Üretilen lifle istenilen boyutta, ağırlıkta, kalınlıkta kumaşın üretilebileceğinin altını çizen Şahin, ürünün kullanım ömrünün de piyasadaki alternatiflerine göre çok daha uzun olduğunu, yıkamaya karşı etkinliğini kaybetmediğini vurguladı.
Firmaların ilgisinden de bahseden Şahin, “İrtibatlı olduğumuz tekstil firmaları var. Onlarla da görüşüyoruz. Yatırımcıların da ilgisi var. Yurt dışından da ilgi duyanlar oldu. Asıl amacımız Türkiye’deki firmalarla iş birliği yapıp bunun farklı alanlarda kullanılmasını sağlamak.” ifadelerini kullandı.

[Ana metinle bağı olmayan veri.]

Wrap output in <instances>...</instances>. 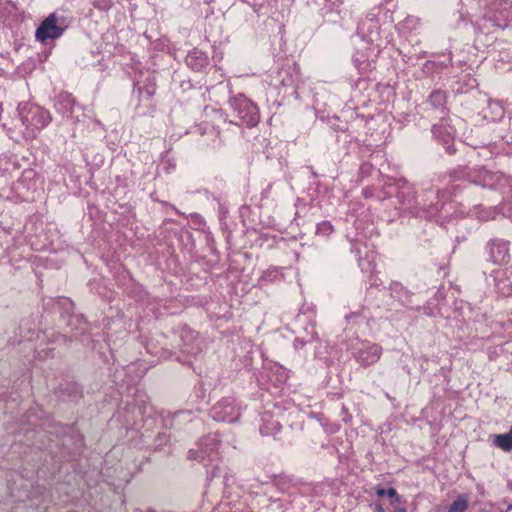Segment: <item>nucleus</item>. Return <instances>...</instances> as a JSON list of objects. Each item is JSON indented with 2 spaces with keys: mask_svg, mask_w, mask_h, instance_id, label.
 Wrapping results in <instances>:
<instances>
[{
  "mask_svg": "<svg viewBox=\"0 0 512 512\" xmlns=\"http://www.w3.org/2000/svg\"><path fill=\"white\" fill-rule=\"evenodd\" d=\"M386 496L389 497L390 500L393 499L394 497H396V500L399 499V494L397 493L395 488L386 489Z\"/></svg>",
  "mask_w": 512,
  "mask_h": 512,
  "instance_id": "obj_29",
  "label": "nucleus"
},
{
  "mask_svg": "<svg viewBox=\"0 0 512 512\" xmlns=\"http://www.w3.org/2000/svg\"><path fill=\"white\" fill-rule=\"evenodd\" d=\"M274 486L283 493H293L295 484L293 479L286 475L275 476L273 479Z\"/></svg>",
  "mask_w": 512,
  "mask_h": 512,
  "instance_id": "obj_19",
  "label": "nucleus"
},
{
  "mask_svg": "<svg viewBox=\"0 0 512 512\" xmlns=\"http://www.w3.org/2000/svg\"><path fill=\"white\" fill-rule=\"evenodd\" d=\"M173 210L176 211V213H179V210H177L176 207H173Z\"/></svg>",
  "mask_w": 512,
  "mask_h": 512,
  "instance_id": "obj_38",
  "label": "nucleus"
},
{
  "mask_svg": "<svg viewBox=\"0 0 512 512\" xmlns=\"http://www.w3.org/2000/svg\"><path fill=\"white\" fill-rule=\"evenodd\" d=\"M173 210L176 211V213H179V210H177L176 207H173Z\"/></svg>",
  "mask_w": 512,
  "mask_h": 512,
  "instance_id": "obj_36",
  "label": "nucleus"
},
{
  "mask_svg": "<svg viewBox=\"0 0 512 512\" xmlns=\"http://www.w3.org/2000/svg\"><path fill=\"white\" fill-rule=\"evenodd\" d=\"M221 440L218 434H209L203 437L198 443V449H191L188 458L204 461L206 458L214 460L218 455Z\"/></svg>",
  "mask_w": 512,
  "mask_h": 512,
  "instance_id": "obj_8",
  "label": "nucleus"
},
{
  "mask_svg": "<svg viewBox=\"0 0 512 512\" xmlns=\"http://www.w3.org/2000/svg\"><path fill=\"white\" fill-rule=\"evenodd\" d=\"M506 272H498L495 276V284L499 293L504 296H508L512 294V280L506 278L503 279L500 277V274H505Z\"/></svg>",
  "mask_w": 512,
  "mask_h": 512,
  "instance_id": "obj_23",
  "label": "nucleus"
},
{
  "mask_svg": "<svg viewBox=\"0 0 512 512\" xmlns=\"http://www.w3.org/2000/svg\"><path fill=\"white\" fill-rule=\"evenodd\" d=\"M65 30L66 26L59 22V18L56 13H51L36 29L35 38L39 42L46 44L48 40L60 38Z\"/></svg>",
  "mask_w": 512,
  "mask_h": 512,
  "instance_id": "obj_7",
  "label": "nucleus"
},
{
  "mask_svg": "<svg viewBox=\"0 0 512 512\" xmlns=\"http://www.w3.org/2000/svg\"><path fill=\"white\" fill-rule=\"evenodd\" d=\"M306 342L301 338H295L293 342V346L296 350L302 349L305 346Z\"/></svg>",
  "mask_w": 512,
  "mask_h": 512,
  "instance_id": "obj_28",
  "label": "nucleus"
},
{
  "mask_svg": "<svg viewBox=\"0 0 512 512\" xmlns=\"http://www.w3.org/2000/svg\"><path fill=\"white\" fill-rule=\"evenodd\" d=\"M466 188H468L467 185L448 184L436 193L429 190L417 197L414 187L404 183L399 187L397 198L403 210H407L415 217L431 220L440 217L443 212L446 213L444 217H447L450 214L446 210L448 202Z\"/></svg>",
  "mask_w": 512,
  "mask_h": 512,
  "instance_id": "obj_1",
  "label": "nucleus"
},
{
  "mask_svg": "<svg viewBox=\"0 0 512 512\" xmlns=\"http://www.w3.org/2000/svg\"><path fill=\"white\" fill-rule=\"evenodd\" d=\"M493 444L505 452L512 450V428L505 434L494 436Z\"/></svg>",
  "mask_w": 512,
  "mask_h": 512,
  "instance_id": "obj_21",
  "label": "nucleus"
},
{
  "mask_svg": "<svg viewBox=\"0 0 512 512\" xmlns=\"http://www.w3.org/2000/svg\"><path fill=\"white\" fill-rule=\"evenodd\" d=\"M378 279L377 278H374V279H371V285L372 286H378Z\"/></svg>",
  "mask_w": 512,
  "mask_h": 512,
  "instance_id": "obj_34",
  "label": "nucleus"
},
{
  "mask_svg": "<svg viewBox=\"0 0 512 512\" xmlns=\"http://www.w3.org/2000/svg\"><path fill=\"white\" fill-rule=\"evenodd\" d=\"M18 113L27 134L32 137H35L52 120L50 112L36 104H20Z\"/></svg>",
  "mask_w": 512,
  "mask_h": 512,
  "instance_id": "obj_4",
  "label": "nucleus"
},
{
  "mask_svg": "<svg viewBox=\"0 0 512 512\" xmlns=\"http://www.w3.org/2000/svg\"><path fill=\"white\" fill-rule=\"evenodd\" d=\"M75 103L76 101L72 94L68 92H61L55 98L54 107L56 111L64 117H70L73 113Z\"/></svg>",
  "mask_w": 512,
  "mask_h": 512,
  "instance_id": "obj_13",
  "label": "nucleus"
},
{
  "mask_svg": "<svg viewBox=\"0 0 512 512\" xmlns=\"http://www.w3.org/2000/svg\"><path fill=\"white\" fill-rule=\"evenodd\" d=\"M92 5L99 11H108L113 6V0H93Z\"/></svg>",
  "mask_w": 512,
  "mask_h": 512,
  "instance_id": "obj_26",
  "label": "nucleus"
},
{
  "mask_svg": "<svg viewBox=\"0 0 512 512\" xmlns=\"http://www.w3.org/2000/svg\"><path fill=\"white\" fill-rule=\"evenodd\" d=\"M389 290L391 297L398 300L402 306L412 308V293L400 282L393 281L389 286Z\"/></svg>",
  "mask_w": 512,
  "mask_h": 512,
  "instance_id": "obj_15",
  "label": "nucleus"
},
{
  "mask_svg": "<svg viewBox=\"0 0 512 512\" xmlns=\"http://www.w3.org/2000/svg\"><path fill=\"white\" fill-rule=\"evenodd\" d=\"M180 340L182 344L180 349L188 355H196L199 352L197 344V333L188 327H182L180 330Z\"/></svg>",
  "mask_w": 512,
  "mask_h": 512,
  "instance_id": "obj_12",
  "label": "nucleus"
},
{
  "mask_svg": "<svg viewBox=\"0 0 512 512\" xmlns=\"http://www.w3.org/2000/svg\"><path fill=\"white\" fill-rule=\"evenodd\" d=\"M451 183L464 181L468 184L479 185L490 189L497 188L502 182H506V177L500 172L487 170L484 167L475 169L457 168L450 172Z\"/></svg>",
  "mask_w": 512,
  "mask_h": 512,
  "instance_id": "obj_2",
  "label": "nucleus"
},
{
  "mask_svg": "<svg viewBox=\"0 0 512 512\" xmlns=\"http://www.w3.org/2000/svg\"><path fill=\"white\" fill-rule=\"evenodd\" d=\"M185 63L194 71H202L209 65V58L205 52L194 48L186 56Z\"/></svg>",
  "mask_w": 512,
  "mask_h": 512,
  "instance_id": "obj_14",
  "label": "nucleus"
},
{
  "mask_svg": "<svg viewBox=\"0 0 512 512\" xmlns=\"http://www.w3.org/2000/svg\"><path fill=\"white\" fill-rule=\"evenodd\" d=\"M228 103L234 116V120H230L229 123L248 128H253L259 123L260 112L258 106L244 94L238 93L231 96Z\"/></svg>",
  "mask_w": 512,
  "mask_h": 512,
  "instance_id": "obj_3",
  "label": "nucleus"
},
{
  "mask_svg": "<svg viewBox=\"0 0 512 512\" xmlns=\"http://www.w3.org/2000/svg\"><path fill=\"white\" fill-rule=\"evenodd\" d=\"M455 129L449 124V118L440 116V122L432 126V134L434 138L443 145L448 154L455 153L454 138Z\"/></svg>",
  "mask_w": 512,
  "mask_h": 512,
  "instance_id": "obj_9",
  "label": "nucleus"
},
{
  "mask_svg": "<svg viewBox=\"0 0 512 512\" xmlns=\"http://www.w3.org/2000/svg\"><path fill=\"white\" fill-rule=\"evenodd\" d=\"M156 89L157 85L154 77H147L144 80L135 82L133 94L137 99V104L134 108L137 116L142 117L154 113L156 105L153 97Z\"/></svg>",
  "mask_w": 512,
  "mask_h": 512,
  "instance_id": "obj_5",
  "label": "nucleus"
},
{
  "mask_svg": "<svg viewBox=\"0 0 512 512\" xmlns=\"http://www.w3.org/2000/svg\"><path fill=\"white\" fill-rule=\"evenodd\" d=\"M510 242L501 238H494L487 242L486 251L488 260L493 264L502 265L510 259Z\"/></svg>",
  "mask_w": 512,
  "mask_h": 512,
  "instance_id": "obj_10",
  "label": "nucleus"
},
{
  "mask_svg": "<svg viewBox=\"0 0 512 512\" xmlns=\"http://www.w3.org/2000/svg\"><path fill=\"white\" fill-rule=\"evenodd\" d=\"M353 62L358 70L367 71L371 69L372 62L374 60L369 59V53H365L364 51L357 50L353 55Z\"/></svg>",
  "mask_w": 512,
  "mask_h": 512,
  "instance_id": "obj_20",
  "label": "nucleus"
},
{
  "mask_svg": "<svg viewBox=\"0 0 512 512\" xmlns=\"http://www.w3.org/2000/svg\"><path fill=\"white\" fill-rule=\"evenodd\" d=\"M36 172L33 169H26L22 172L21 177L19 178V183H24L26 180L34 179Z\"/></svg>",
  "mask_w": 512,
  "mask_h": 512,
  "instance_id": "obj_27",
  "label": "nucleus"
},
{
  "mask_svg": "<svg viewBox=\"0 0 512 512\" xmlns=\"http://www.w3.org/2000/svg\"><path fill=\"white\" fill-rule=\"evenodd\" d=\"M446 94L441 90L431 92L428 97L427 104L432 110L439 111L441 116L448 117V109L446 107Z\"/></svg>",
  "mask_w": 512,
  "mask_h": 512,
  "instance_id": "obj_16",
  "label": "nucleus"
},
{
  "mask_svg": "<svg viewBox=\"0 0 512 512\" xmlns=\"http://www.w3.org/2000/svg\"><path fill=\"white\" fill-rule=\"evenodd\" d=\"M469 506V496L460 494L457 499L449 506L448 512H465Z\"/></svg>",
  "mask_w": 512,
  "mask_h": 512,
  "instance_id": "obj_24",
  "label": "nucleus"
},
{
  "mask_svg": "<svg viewBox=\"0 0 512 512\" xmlns=\"http://www.w3.org/2000/svg\"><path fill=\"white\" fill-rule=\"evenodd\" d=\"M20 169V164L15 156L0 155V174L2 176H12Z\"/></svg>",
  "mask_w": 512,
  "mask_h": 512,
  "instance_id": "obj_18",
  "label": "nucleus"
},
{
  "mask_svg": "<svg viewBox=\"0 0 512 512\" xmlns=\"http://www.w3.org/2000/svg\"><path fill=\"white\" fill-rule=\"evenodd\" d=\"M382 347L376 343H366L354 352V358L363 367L377 363L382 355Z\"/></svg>",
  "mask_w": 512,
  "mask_h": 512,
  "instance_id": "obj_11",
  "label": "nucleus"
},
{
  "mask_svg": "<svg viewBox=\"0 0 512 512\" xmlns=\"http://www.w3.org/2000/svg\"><path fill=\"white\" fill-rule=\"evenodd\" d=\"M375 512H384L383 506L379 503L375 504Z\"/></svg>",
  "mask_w": 512,
  "mask_h": 512,
  "instance_id": "obj_33",
  "label": "nucleus"
},
{
  "mask_svg": "<svg viewBox=\"0 0 512 512\" xmlns=\"http://www.w3.org/2000/svg\"><path fill=\"white\" fill-rule=\"evenodd\" d=\"M375 492L380 497L386 496V489L382 488L381 486H377L375 488Z\"/></svg>",
  "mask_w": 512,
  "mask_h": 512,
  "instance_id": "obj_31",
  "label": "nucleus"
},
{
  "mask_svg": "<svg viewBox=\"0 0 512 512\" xmlns=\"http://www.w3.org/2000/svg\"><path fill=\"white\" fill-rule=\"evenodd\" d=\"M260 433L264 436H272L281 429L280 422L269 413H264L261 417Z\"/></svg>",
  "mask_w": 512,
  "mask_h": 512,
  "instance_id": "obj_17",
  "label": "nucleus"
},
{
  "mask_svg": "<svg viewBox=\"0 0 512 512\" xmlns=\"http://www.w3.org/2000/svg\"><path fill=\"white\" fill-rule=\"evenodd\" d=\"M405 503H406V501L400 495H399L398 500H396V497H394L393 499L390 500V504L394 507H396L397 505H400V504H405Z\"/></svg>",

TEKSMER’de koordinatör olarak çalışan Devrim Göktaş Başer de merkezde teknik tekstile yönelik araştırmalar yaptıklarını söyledi.
Merkezin üniversite ve sanayi arasında iş birliği için bir köprü görevi gördüğüne değinen Başer, “Asıl amacımız da teknik tekstile dönüşüm sağlamak, katma değerli ürün üretip satmak isteyen firmalara destek oluyoruz.” dedi.
Başer, Türkiye’de son 10 yıllık süreçte teknik tekstil alanında ciddi farkındalık oluştuğunu vurguladı.
Proje odaklı çalışmalar yaptıklarını belirten Başer, “Yaptığımız ve devam eden işlerimiz var. Örneğin atık polimerlerden ultraviyole dayanıklı kumaşlar ürettik. Devam eden TÜBİTAK projelerimiz var.” diye konuştu. Kaynak (AA)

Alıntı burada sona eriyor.